EXERCISE BRIEF: Format the rows starting with the line containing "From the image, would" and going on through the end of the rows as a two-column CSV with the headers text and answer. Give one line per row, put each field in double quotes, and replace any line breaks with spaces.

Spatial relation data:
┌────────
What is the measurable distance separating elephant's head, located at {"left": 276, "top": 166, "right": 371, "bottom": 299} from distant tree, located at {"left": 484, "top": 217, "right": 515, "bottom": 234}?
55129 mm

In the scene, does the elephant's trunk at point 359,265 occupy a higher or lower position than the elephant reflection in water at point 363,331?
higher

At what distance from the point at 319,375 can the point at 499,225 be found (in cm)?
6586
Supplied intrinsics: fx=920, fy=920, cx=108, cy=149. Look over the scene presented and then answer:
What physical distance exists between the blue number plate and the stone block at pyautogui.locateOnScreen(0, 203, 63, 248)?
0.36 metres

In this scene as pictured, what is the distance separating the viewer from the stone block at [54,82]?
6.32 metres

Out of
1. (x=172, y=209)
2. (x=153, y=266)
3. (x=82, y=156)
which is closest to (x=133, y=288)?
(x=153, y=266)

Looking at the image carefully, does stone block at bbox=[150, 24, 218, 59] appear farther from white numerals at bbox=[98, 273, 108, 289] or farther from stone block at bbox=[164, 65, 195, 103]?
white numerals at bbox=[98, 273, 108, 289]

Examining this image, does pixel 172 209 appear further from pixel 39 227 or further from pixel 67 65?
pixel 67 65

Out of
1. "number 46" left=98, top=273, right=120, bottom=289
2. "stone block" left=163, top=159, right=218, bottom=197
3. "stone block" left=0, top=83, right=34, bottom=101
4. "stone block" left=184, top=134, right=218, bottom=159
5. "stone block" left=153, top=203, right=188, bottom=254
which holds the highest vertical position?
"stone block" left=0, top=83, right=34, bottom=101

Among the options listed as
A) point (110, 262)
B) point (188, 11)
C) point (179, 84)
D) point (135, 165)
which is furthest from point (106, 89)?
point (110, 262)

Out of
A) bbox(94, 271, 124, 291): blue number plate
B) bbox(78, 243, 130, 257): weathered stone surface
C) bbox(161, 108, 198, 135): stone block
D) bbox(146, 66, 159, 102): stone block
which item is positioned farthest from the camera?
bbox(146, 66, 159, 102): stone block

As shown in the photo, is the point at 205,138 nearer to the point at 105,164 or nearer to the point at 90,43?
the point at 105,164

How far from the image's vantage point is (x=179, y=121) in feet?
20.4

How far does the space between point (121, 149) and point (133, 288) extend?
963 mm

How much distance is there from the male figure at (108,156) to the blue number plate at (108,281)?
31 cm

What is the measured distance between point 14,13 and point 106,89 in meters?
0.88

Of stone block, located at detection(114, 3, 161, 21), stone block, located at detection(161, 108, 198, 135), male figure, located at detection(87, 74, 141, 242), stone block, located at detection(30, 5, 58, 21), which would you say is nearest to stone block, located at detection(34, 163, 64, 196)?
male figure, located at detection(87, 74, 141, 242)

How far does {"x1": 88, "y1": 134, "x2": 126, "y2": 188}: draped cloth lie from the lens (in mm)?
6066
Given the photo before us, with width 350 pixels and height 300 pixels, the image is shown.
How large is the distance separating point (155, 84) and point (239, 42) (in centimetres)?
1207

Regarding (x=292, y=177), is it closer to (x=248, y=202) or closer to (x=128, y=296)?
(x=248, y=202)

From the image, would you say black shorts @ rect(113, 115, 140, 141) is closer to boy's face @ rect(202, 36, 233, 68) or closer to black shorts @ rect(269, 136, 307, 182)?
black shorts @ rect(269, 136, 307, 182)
└────────
WRITTEN RESPONSE:
text,answer
"From the image, would you say black shorts @ rect(113, 115, 140, 141) is closer to boy's face @ rect(202, 36, 233, 68) or closer to black shorts @ rect(269, 136, 307, 182)?","black shorts @ rect(269, 136, 307, 182)"